> CONSIGNE:
Selon l'extrait consacré à la jeunesse d'Albert Camus, pour quelle raison n'a-t-il pas pu entrer dans l'enseignement comme il le souhaitait ? Répondez en une à trois phrases.

> EXTRAIT PRÉSENTÉ:
● ● ●
Dans sa jeunesse algérienne, il a puisé les éléments à
partir desquels il allait se construire. Né le 7 novembre 1913 à Mondovi, il ne
connaîtra pas son père, mort alors qu’il n’a pas un an des suites d’une
blessure récoltée pendant la bataille de la Marne. Avec sa mère illettrée et
son frère aîné, l’installation dans un quartier pauvre d’Alger correspond à des
années difficiles, dont seule l’école lui permettra de sortir. Pas exactement comme
il l’avait envisagé. Il aurait voulu entrer dans l’enseignement. Mais une tuberculose
décelée alors qu’il avait dix-sept ans lui en ferme les portes.
Il a vécu, a-t-il dit dans son discours de réception du
Nobel, « ce désarroi et ce trouble
intérieur » liés à son époque. Porté par l’honneur et l’obligation
d’écrire au service de la vérité et de la liberté. Etre écrivain n’a jamais été
pour lui, semble-t-il affirmer, une démarche solitaire. Solidaire, plutôt. Ou
les deux à la fois, puisque les contradictions elles-mêmes, on le verra,
appartiennent à l’homme tel qu’il est.
Solidaire avec ses équipiers, dans l’équipe de football dont
il était le gardien de but. Solidaire, quand il fonde avec des amis en 1936, à
Alger, le Théâtre du Travail, devenu ensuite Théâtre de l’Equipe. Solidaire
aussi des rédactions dans les journaux où il travaille. Alger républicain en 1937, à l’initiative de Pascal Pia. Celui-ci
joue un rôle important dans cette part de sa vie, il l’entraîne ensuite au Soir républicain puis le fait venir,
après que la censure a sévi, à Paris pour écrire dans Paris-Soir. Il l’associe aussi à l’aventure de Combat, journal clandestin de la résistance, dont Camus est
éditorialiste à la libération. En 1955, l’écrivain se réapproprie, pour
quelques mois, une tribune à L’Express.
Mais c’est peut-être à ce moment le solitaire qui s’exprime
et trouve dans ces pages un lieu propice à commenter une actualité à laquelle
il n’est jamais resté étranger. Solitaire, l’était-il comme gardien de but au
moment du penalty, pour paraphraser un titre de Peter Handke ? Et au
théâtre, alors qu’il voulait déjà jouer le rôle principal dans la première
pièce à laquelle il a participé, n’a-t-il pas tout mis en œuvre pour prendre le
pouvoir dans la troupe ? Il était sur le point d’y parvenir : au
moment où il meurt, Malraux envisageait de le nommer à la tête d’un grand
théâtre public.
La popularité d’Albert Camus, dès les années quarante, est grande.
● ● ●
> DONNÉES EXTRAITES:

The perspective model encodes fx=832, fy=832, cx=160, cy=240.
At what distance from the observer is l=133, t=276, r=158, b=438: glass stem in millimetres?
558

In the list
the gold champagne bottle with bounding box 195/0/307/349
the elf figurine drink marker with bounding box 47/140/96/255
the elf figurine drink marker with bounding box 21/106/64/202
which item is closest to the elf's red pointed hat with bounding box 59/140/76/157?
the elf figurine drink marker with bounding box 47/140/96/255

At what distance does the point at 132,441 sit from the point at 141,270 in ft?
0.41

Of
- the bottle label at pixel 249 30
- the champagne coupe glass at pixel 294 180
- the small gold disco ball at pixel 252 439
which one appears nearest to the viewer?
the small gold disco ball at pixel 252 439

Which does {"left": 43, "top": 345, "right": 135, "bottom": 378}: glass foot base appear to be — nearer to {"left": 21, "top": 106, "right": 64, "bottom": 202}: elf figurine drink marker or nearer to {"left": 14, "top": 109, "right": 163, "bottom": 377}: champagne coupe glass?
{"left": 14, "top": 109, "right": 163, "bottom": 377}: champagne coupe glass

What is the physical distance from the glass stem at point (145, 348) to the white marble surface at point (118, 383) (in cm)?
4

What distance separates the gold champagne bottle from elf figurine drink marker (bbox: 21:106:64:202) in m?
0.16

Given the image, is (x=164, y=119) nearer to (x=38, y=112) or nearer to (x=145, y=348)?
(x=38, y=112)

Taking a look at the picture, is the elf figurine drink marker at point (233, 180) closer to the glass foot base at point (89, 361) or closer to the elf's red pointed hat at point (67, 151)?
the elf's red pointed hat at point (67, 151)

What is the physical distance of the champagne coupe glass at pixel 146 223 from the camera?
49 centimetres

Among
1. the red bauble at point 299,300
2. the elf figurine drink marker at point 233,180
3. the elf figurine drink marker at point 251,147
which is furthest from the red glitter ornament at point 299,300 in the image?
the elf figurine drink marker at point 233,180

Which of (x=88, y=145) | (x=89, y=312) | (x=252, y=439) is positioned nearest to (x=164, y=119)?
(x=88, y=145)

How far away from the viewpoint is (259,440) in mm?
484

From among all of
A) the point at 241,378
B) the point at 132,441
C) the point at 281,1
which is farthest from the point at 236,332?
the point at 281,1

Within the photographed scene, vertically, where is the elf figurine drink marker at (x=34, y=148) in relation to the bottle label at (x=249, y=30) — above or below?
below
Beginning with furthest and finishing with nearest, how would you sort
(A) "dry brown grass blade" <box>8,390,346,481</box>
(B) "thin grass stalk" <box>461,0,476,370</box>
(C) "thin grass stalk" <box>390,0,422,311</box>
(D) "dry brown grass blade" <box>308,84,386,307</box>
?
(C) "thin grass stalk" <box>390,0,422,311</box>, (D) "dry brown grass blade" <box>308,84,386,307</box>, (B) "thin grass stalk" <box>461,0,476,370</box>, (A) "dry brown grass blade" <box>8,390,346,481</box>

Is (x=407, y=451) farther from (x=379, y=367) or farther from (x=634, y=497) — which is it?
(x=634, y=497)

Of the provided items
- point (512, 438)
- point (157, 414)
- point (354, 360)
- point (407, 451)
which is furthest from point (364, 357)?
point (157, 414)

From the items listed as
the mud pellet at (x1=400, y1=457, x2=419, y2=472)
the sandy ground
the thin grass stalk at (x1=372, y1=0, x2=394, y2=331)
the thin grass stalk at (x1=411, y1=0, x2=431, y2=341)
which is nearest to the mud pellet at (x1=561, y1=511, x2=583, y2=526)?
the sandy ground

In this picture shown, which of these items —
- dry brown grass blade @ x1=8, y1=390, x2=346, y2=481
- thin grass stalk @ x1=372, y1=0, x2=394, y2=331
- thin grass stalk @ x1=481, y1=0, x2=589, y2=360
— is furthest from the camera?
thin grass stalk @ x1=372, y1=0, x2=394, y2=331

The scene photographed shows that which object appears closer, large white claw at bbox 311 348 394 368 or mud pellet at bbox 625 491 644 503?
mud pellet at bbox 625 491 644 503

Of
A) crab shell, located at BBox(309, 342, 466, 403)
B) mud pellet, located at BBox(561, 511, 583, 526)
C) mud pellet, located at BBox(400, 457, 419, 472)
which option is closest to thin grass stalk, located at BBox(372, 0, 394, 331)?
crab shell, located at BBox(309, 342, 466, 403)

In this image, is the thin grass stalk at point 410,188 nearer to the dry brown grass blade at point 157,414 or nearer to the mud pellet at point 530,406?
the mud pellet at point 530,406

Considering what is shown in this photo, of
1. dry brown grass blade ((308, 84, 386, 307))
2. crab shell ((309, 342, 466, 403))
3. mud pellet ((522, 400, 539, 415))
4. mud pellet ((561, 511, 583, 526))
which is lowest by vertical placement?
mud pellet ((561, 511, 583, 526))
● ● ●
> SOLUTION PROPOSÉE:
Une tuberculose décelée lorsqu'il avait dix-sept ans lui a fermé les portes de l'enseignement. L'école lui a ainsi permis de sortir d'années difficiles, mais pas exactement comme il l'avait envisagé.